While the money doesn’t have to be spent on nursing home services, an IndyStar Marion County lawsuit says the public should be able to see how and where nursing homes benefit from the program. The newspaper, which previously targeted the complex ownership and funding mechanisms of state nursing homes, alleges that the eight named hospitals “prevent the public from knowing how their tax dollars are being spent.”

Those targeted in the search for financial information are Hancock Regional Hospital, Hendricks Regional Health, Henry Community Health, Johnson Memorial Health, Major Health Partners, Rush Memorial Hospital, Witham Health Services and Riverview Health. None of the hospitals had provided public comments on the lawsuit as of McKnight’s manufacturing time.

Indiana’s supplemental Medicaid funds only support public nursing homes, giving them 50% to 60% more money than private nursing homes in the state receive, according to the IndyStar.

Indiana receives more supplemental Medicaid funding than any other state, the newspaper said.
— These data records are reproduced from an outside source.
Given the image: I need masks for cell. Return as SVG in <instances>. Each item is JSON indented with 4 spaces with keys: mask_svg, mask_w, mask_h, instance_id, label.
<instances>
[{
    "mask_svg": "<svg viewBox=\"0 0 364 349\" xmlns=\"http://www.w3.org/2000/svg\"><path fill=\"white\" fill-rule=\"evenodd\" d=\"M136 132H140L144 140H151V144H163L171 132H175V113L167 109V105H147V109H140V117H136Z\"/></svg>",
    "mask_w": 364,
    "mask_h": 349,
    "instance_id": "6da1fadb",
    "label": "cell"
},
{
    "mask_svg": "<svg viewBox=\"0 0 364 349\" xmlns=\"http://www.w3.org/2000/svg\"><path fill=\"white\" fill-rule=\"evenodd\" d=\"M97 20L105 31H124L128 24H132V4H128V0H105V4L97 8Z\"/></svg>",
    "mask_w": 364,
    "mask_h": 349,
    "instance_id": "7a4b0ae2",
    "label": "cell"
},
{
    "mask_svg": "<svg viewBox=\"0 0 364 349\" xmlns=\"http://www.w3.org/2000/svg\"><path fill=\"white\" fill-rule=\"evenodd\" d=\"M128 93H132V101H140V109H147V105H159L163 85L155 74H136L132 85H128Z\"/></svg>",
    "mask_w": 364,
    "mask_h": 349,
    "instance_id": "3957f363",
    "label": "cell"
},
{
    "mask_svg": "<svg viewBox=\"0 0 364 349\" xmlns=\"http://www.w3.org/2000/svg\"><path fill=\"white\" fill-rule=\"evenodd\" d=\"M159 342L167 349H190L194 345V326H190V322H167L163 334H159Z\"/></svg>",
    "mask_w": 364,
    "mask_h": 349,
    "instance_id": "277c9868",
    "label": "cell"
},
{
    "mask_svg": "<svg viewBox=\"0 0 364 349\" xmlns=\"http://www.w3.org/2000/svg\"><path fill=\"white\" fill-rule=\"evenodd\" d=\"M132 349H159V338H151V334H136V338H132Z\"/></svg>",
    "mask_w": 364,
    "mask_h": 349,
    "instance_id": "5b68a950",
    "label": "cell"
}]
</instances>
In total, owners of state hospital retirement homes split approximately $825 million Last year. A previous IndyStar survey found about 20 county hospitals acquired more than 90% of Indiana’s nursing homes.

The newspaper alleged that hospitals were diverting funds related to nursing homes to other uses, including hospital construction projects.

Since launching a survey in 2021, 12 hospitals have shared financial information showing how much additional funding they are spending on nursing homes. All eight hospital systems named in IndyStar’s lawsuit declined, citing trade secrets.

“They said disclosing the amount of money they spend on their nursing homes could allow other county hospitals to poach the private management companies they use to operate the facilities,” IndyStar reported to about their denials.